In her polls, Conway asked voters to decide whether they favored a court nominee who “will interpret and apply the law as it is written and not take into account their own viewpoints and experiences” or one who “will go beyond interpreting and applying the law and take into account their own viewpoints and experiences.” In a May 5 memo on the polling, Conway argued that “these descriptions are the best way to explain the otherwise unfamiliar and seemingly academic concepts of ‘judicial restraint’ and ‘judicial activism.’” Nationally, 70 percent of voters favored the first, stricter judge, and 23 percent favored the second judge. And Conway has pointed conservatives to more polls conducted nationally and again in eleven states that largely had the same results.

But Conway’s polling included one result less likely to bolster conservative opposition. It gave voters a direct quote from then-Sen. Obama’s statement during the Roberts confirmation that “we need somebody who’s got the heart, the empathy, to recognize what it’s like to be a young teenage mom. The empathy to understand what it’s like to be poor, or African-American, or gay, or disabled, or old.” That statement won the support of 41 percent of voters; however, Conway advised her clients that only 13 percent of respondents agreed with the statement “strongly.”

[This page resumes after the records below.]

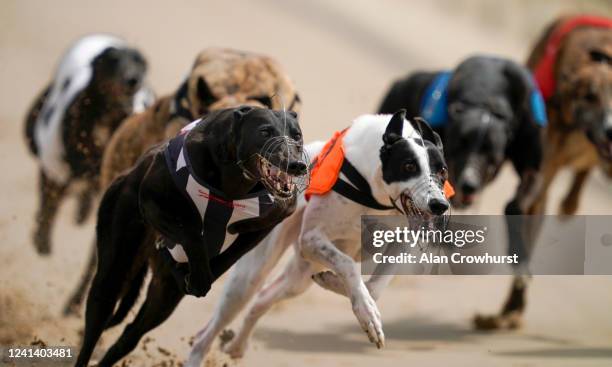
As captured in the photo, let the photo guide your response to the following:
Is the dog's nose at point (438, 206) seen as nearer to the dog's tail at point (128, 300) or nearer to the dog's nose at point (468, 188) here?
the dog's tail at point (128, 300)

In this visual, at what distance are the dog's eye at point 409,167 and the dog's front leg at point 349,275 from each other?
1.45ft

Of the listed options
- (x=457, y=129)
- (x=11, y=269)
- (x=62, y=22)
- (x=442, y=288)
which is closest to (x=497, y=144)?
(x=457, y=129)

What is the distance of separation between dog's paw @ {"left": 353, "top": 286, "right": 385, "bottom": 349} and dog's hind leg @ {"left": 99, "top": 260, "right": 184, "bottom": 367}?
0.75 meters

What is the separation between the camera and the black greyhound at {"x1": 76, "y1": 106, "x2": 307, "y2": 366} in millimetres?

All of that framing, and that polling, has bolstered an attitude that strong Republican opposition to an Obama nominee can be an election winner that damages Democrats in red and purple states. Activists pointed to Sen. Harry Reid (D-Nev.), Sen. Michael Bennet (D-Colo.), Sen. Evan Bayh (D-Ind.), Sen. Blanche Lincoln (D-Ark.), Sen. Byron Dorgan (D-N.D.) as Democrats who could be targeted if conservatives expose Obama’s nominee as a liberal activist who supports gay marriage or international law as a basis for American law. “Look at how fast the red state Democrats peeled off on the global warming tax,” said one conservative lawyer.

This confidence goes beyond horse race politics that, this far out from the midterm elections, can be hard to predict. Some conservative activists want to settle scores with Obama and the Democrats for, they believe, unfairly raising the bar for judicial confirmation during George W. Bush’s presidency. In his May 7 Wall Street Journal column, Karl Rove published two popular versions of this argument: that the president “will pay a price” for voting against Roberts and Alito in the Senate, and that he “can’t insist that his nominee has a right to a full Senate vote” because he voted against cloture on Alito.

“We had one nominee, Miguel Estrada, who was denied an up or down vote despite having majority support” said Bill Wichterman, a former aide to Frist who is now a senior legislative advisor to Covington & Burling. “We now have a new tradition — we can filibuster nominees who have majority support. If they say ‘you guys are hypocrites,’ we tell them, ‘we are restoring a new tradition, and you guys set it.’”

As they wait for the president to announce his nominee, conservatives are considering one more wrinkle — the high likelihood that the nominee will be female, and the chance that she will be a racial “first” for the bench. It’s a complication in what, activists believe, would otherwise be a crystal clear battle about principles.

“Can you imagine any of Obama’s nominees being treated the way that Sarah Palin and her family were treated by the media?” asked Conway. “It’s ‘interesting,’ as they say in Washington. Gender and class ended up being a huge obstacle for one person, and they’re likely to be a huge boost to this person that Barack Obama selects.”